Wha-What?! Arizona?! They do know you have to pay tax if you're in this country right?

Guest said:

Is there a law that forces journalists to use slang words instead of a traditional language? I mean, the author has written "eyeballing" twice within several phrases. Why not write "Apple might be considering using this technology in other devices"? Why does it have to be "eyeballing" - it's not even proper English. Eyeballing is "staring or looking at something closely". It _could_ work if it would be "Apple is looking closely at a possibility of using the technology...", but staring at technology makes no sense at all. I wish authors would realise that people come to this site to actually read the news, and not praise the ability of copywriters to jargon-juggle.

Guest said:

If memory servers me right, apple tried this before with my lovely state but didnt go through since apple wanted a severely tax cut (next to nothing) to operate. Guess money talks and tax walks...
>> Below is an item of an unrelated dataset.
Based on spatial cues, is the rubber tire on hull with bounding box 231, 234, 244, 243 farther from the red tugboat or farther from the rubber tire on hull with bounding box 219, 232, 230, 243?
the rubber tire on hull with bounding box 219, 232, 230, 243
davislane1 davislane1 said:

Is there a law that forces journalists to use slang words instead of a traditional language? I mean, the author has written "eyeballing" twice within several phrases. Why not write "Apple might be considering using this technology in other devices"? Why does it have to be "eyeballing" - it's not even proper English. Eyeballing is "staring or looking at something closely". It _could_ work if it would be "Apple is looking closely at a possibility of using the technology...", but staring at technology makes no sense at all. I wish authors would realise that people come to this site to actually read the news, and not praise the ability of copywriters to jargon-juggle.

Get back in your zeppelin and fly away.